DIRECTIONS FOR THIS TASK >>
Please state how many lines of the material contain "деревянный", giving nothing but the number.

WORKING DATA >>

_ _ _ _

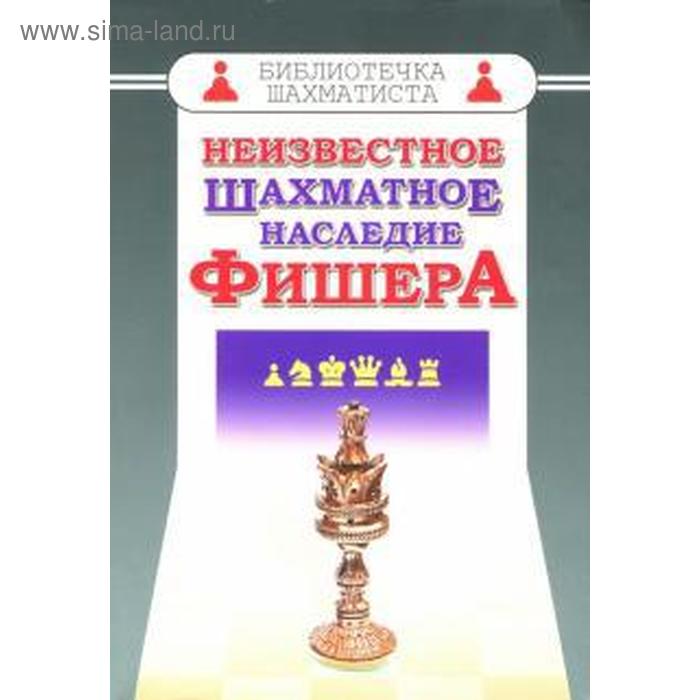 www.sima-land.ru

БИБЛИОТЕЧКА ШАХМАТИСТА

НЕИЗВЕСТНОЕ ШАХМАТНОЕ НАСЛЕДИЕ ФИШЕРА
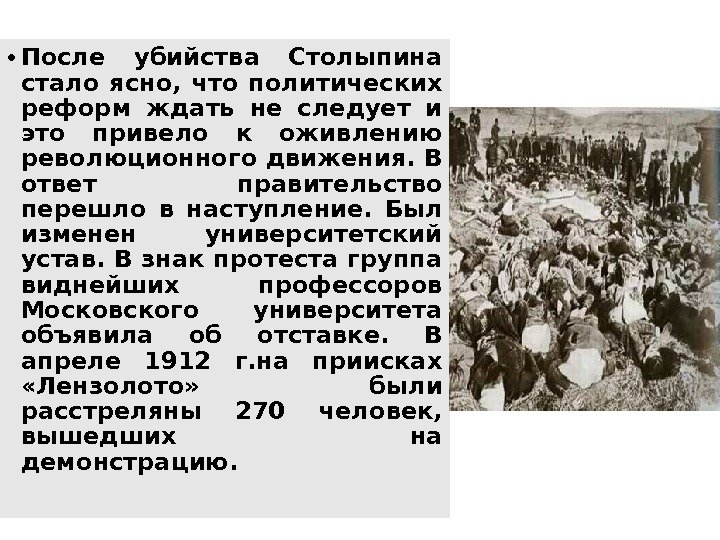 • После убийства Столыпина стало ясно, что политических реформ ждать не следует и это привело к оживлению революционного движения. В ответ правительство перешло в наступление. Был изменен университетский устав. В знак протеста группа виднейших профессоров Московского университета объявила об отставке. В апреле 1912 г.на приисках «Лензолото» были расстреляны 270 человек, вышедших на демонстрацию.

_ _ _ _

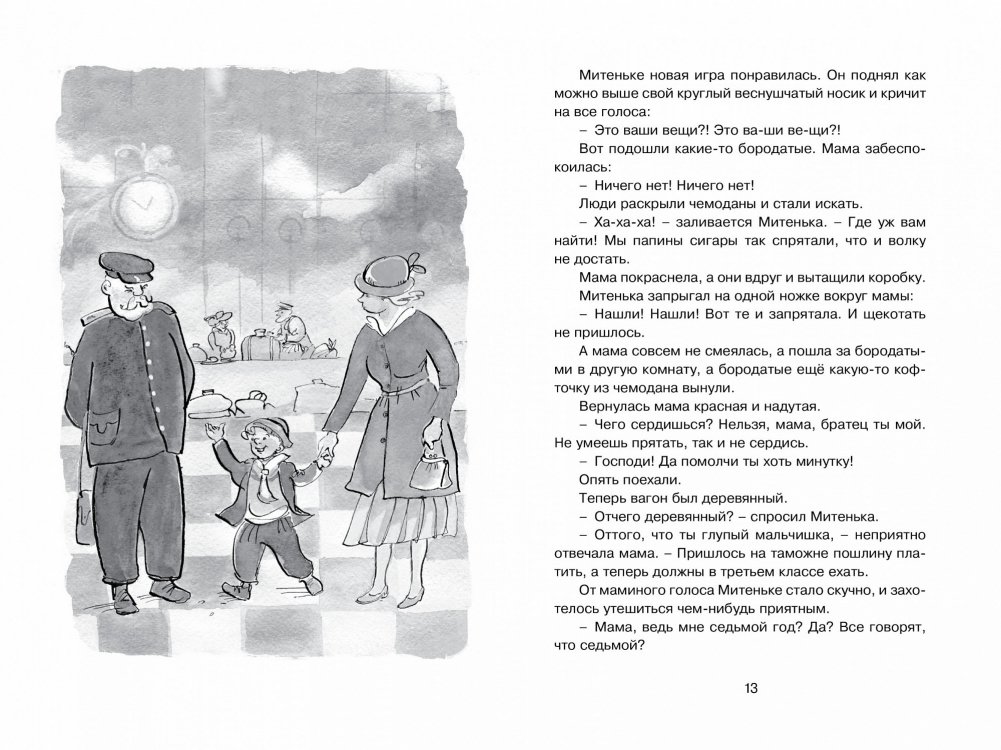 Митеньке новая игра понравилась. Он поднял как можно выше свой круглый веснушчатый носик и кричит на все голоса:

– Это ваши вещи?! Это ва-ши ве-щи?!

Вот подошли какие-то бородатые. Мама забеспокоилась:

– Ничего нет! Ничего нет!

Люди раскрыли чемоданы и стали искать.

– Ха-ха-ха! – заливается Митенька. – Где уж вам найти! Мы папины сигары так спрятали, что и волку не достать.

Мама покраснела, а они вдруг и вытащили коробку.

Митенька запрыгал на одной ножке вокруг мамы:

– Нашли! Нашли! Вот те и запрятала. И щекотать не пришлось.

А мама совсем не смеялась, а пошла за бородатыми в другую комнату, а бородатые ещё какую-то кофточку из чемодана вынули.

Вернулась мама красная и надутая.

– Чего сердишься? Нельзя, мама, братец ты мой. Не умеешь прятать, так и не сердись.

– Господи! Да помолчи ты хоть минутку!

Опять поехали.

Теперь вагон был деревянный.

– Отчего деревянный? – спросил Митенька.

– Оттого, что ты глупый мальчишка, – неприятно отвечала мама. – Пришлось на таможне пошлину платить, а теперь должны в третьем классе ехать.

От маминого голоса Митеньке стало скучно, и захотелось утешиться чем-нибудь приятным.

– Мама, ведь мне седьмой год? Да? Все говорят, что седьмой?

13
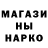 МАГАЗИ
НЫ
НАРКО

_ _ _ _

RESPONSE TO THIS TASK >>
2